質問
I have spent seven months developing a prototype for a new kind of UAV, including some original software components. I have not applied for patents or copyright. I would now like to commercialize the UAV via a crowdfunding platform to gain a customer base and finance some of the final steps regarding product design and assembly. My question is now, do I "risk" any of my Intellectual Property by selling the prototype including the software on a crowdfunding platform?
回答: 2 公開 & 0 非公開
Absolutely. You need to file your patent application, even a provisional patent application, before you sell your prototype. This will preserve your US domestic patent rights as well as your foreign patent rights. If it is a prototype and you contemplate "improving" it, you are probably best filing a provisional patent application - note that the provisional application must still be as complete, accurate, and thorough as a non-provisional application so as to qualify as an enabling disclosure and to provide priority for your future-filed non-provisional application. The non-provisional application, as well as a PCT application, which effectively opens the door to most foreign countries, must be filed within one year of your provisional application filing. If you do make improvements, you can file another provisional application for the improvement and then you must still file your non-provisional application within one year of your filing of your first provisional application. For the second provisional application, you can simply add new disclosure to your first provisional application, and then your non-provisional application can effectively be your second provisional application. You need to file the non-provisional and/or PCT application(s) because a provisional application is never examined and will never, by itself, lead to a patent - it simply establishes a priority date so as to provide you with the earliest date possible for your UAV prototype filed in the patent office relative to any other patent application for a similar invention filed by someone else.
I also recommend securing IP protection, by copyright and/or a provisional patent application, prior to publicly disclosing your invention.
If you decide to disclose the invention prior to filing a patent application you do not necessarily lose your IP rights, but it is risky. The US patent law (35 USC 102) afford you with a 1 year grace period: as long as you file a patent application within a year of making your invention public, your own disclosure (subject to the provisions of the law) will not be used against you as prior art.
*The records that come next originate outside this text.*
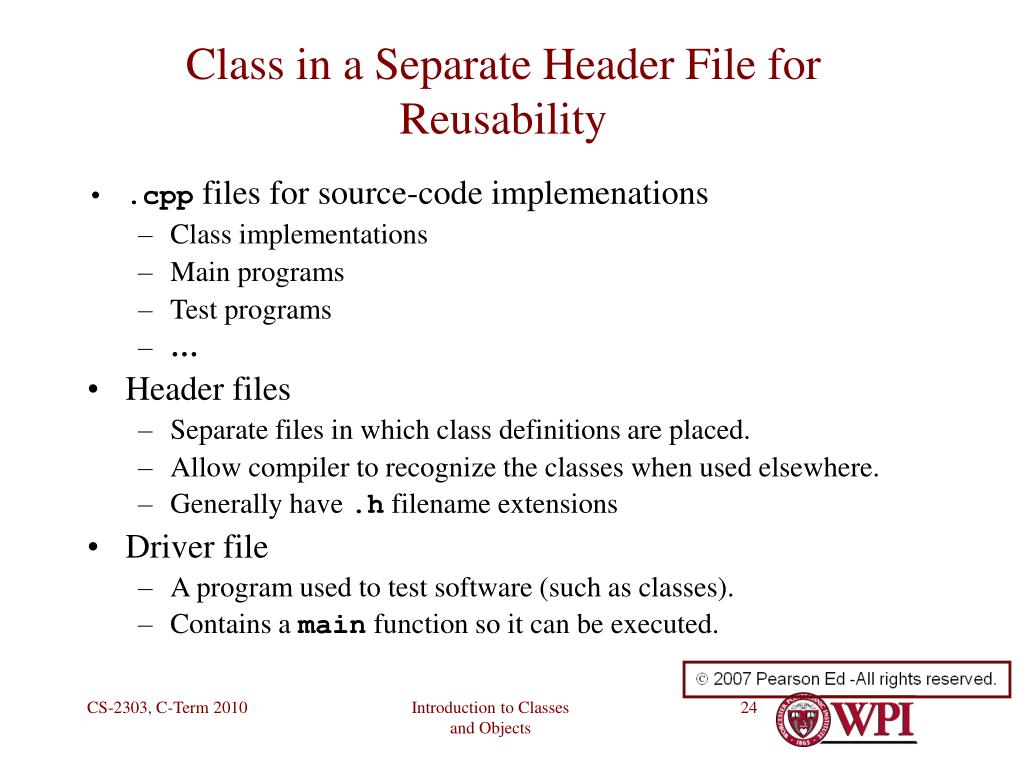 Class in a Separate Header File for Reusability

• .cpp files for source-code implemenations
– Class implementations
– Main programs
– Test programs
– …

• Header files
– Separate files in which class definitions are placed.
– Allow compiler to recognize the classes when used elsewhere.
– Generally have .h filename extensions

• Driver file
– A program used to test software (such as classes).
– Contains a main function so it can be executed.

© 2007 Pearson Ed -All rights reserved.

CS-2303, C-Term 2010

Introduction to Classes and Objects

24

WPI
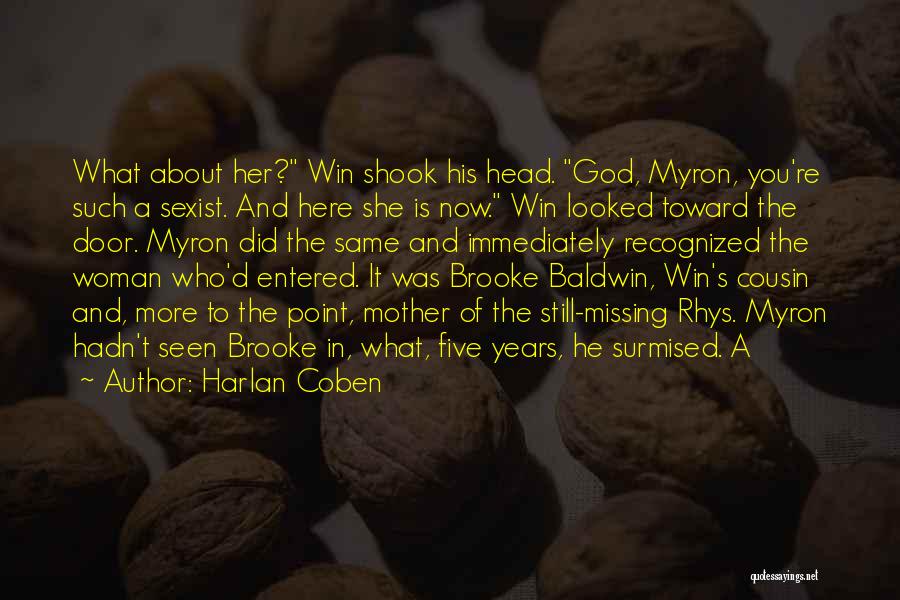 What about her?" Win shook his head. "God, Myron, you're such a sexist. And here she is now." Win looked toward the door. Myron did the same and immediately recognized the woman who'd entered. It was Brooke Baldwin, Win's cousin and, more to the point, mother of the still-missing Rhys. Myron hadn't seen Brooke in, what, five years, he surmised. A

~ Author: Harlan Coben

quotessayings.net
A competitor's disclosure however may be used as prior art against you, unless it is identical to your invention. So, if someone improved or altered your invention following the crowd funding disclosure, and filed a patent application before you do, it may affect your chances of receiving a patent.
Also, since some other jurisdictions do not recognize a grace period for disclosure prior to filing, such disclosure may compromise your chances for foreign patent rights.